ETWA|Ch18b: It’s A Beautiful Day

Photo by Fallon Michael on Unsplash

Every Thing We Are is a coming of age novel where Samyukta aka Sam learns that every thing we are is not always on display. This is my first attempt at writing a novel. I started this project as part of #NaNoWriMo2020 before I fell off the wagon. Hope you will read along as I get back to writing it. All episodes of this series are available on the ETWA page. Subscribe to my writing here.

I run. With purpose, as fast as I can. But I am not making progress. You’re following me. No, he is following me. They’ll say I hugged you first. They’ll say it’s my fault. They are right. It is my fault. You don’t go around hugging someone you barely know.

“Don’t run away from me. I’ve missed you. I love you. All I can think of is for us to be together. I want to hug you so tight, you can never leave.” Coming from this dual person, these romantic words are an assault to my ears.
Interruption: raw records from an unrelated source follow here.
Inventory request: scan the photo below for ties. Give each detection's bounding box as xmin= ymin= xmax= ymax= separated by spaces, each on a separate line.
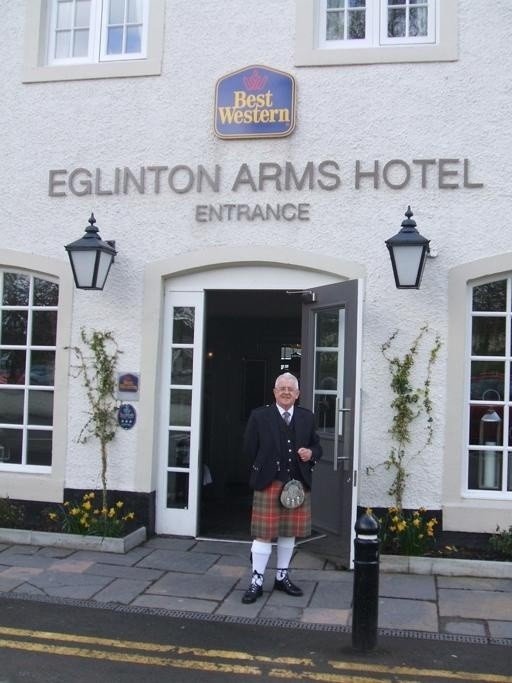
xmin=283 ymin=412 xmax=290 ymax=426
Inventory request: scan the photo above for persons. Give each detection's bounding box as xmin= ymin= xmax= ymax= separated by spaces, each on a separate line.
xmin=241 ymin=372 xmax=323 ymax=604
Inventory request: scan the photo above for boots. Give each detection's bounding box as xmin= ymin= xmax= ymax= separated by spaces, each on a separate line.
xmin=274 ymin=572 xmax=303 ymax=597
xmin=242 ymin=578 xmax=263 ymax=603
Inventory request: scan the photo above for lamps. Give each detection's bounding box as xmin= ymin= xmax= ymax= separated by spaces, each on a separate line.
xmin=382 ymin=208 xmax=436 ymax=290
xmin=62 ymin=212 xmax=118 ymax=291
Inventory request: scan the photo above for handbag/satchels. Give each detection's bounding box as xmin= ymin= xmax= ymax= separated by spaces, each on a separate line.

I crouch behind a big banyan tree where I am sure they won’t look. In a heartbeat I hear them near me. I don’t look up but I know they are there. My ears are hot. A cold, tingling sensation runs down my arms. As I get up I stumble. I look down and see that I am wearing the loose robe-like uniform from the ashram. I gather my garment and run. 

Suddenly the park is crowded. Many of my classmates are here. Lesbo Sam, Lesbo Sam, Lesbo Sam. They jeer as I run past. Ahead, my teachers are lounging on a park bench, popping peanuts. “Good Morning Ma’am” I approach them for safety, meaning to complain about my classmates. But someone behind me says, “My girl, you’ve completely lost the plot.” It’s principal ma’am, a terror on a regular day. “Your classmates are not wrong, are they?”, she leads with a question. And instead of answering her question obediently, I bolt. 

I begin looking for Zassies. There’s no way that my entire class is here without them. I look under rocks, within hedges and even in storm water drains. I find them huddled on a flight of steps. As soon as they see me, they start apologising. “We tried everything. Sorry there is no way out of this. We can’t help you.”

Okay, I hear myself say. I am on my own. What do I do now? 

Suddenly, I am climbing a tree. Higher and higher. They can’t catch me now, I am repeating to myself. The branches get thinner as I go higher. There’s a sinking feeling forming in the pit of my stomach, an ache in my arms, a tightness in my chest. But I climb. 

They can’t catch me now, I am repeating to myself.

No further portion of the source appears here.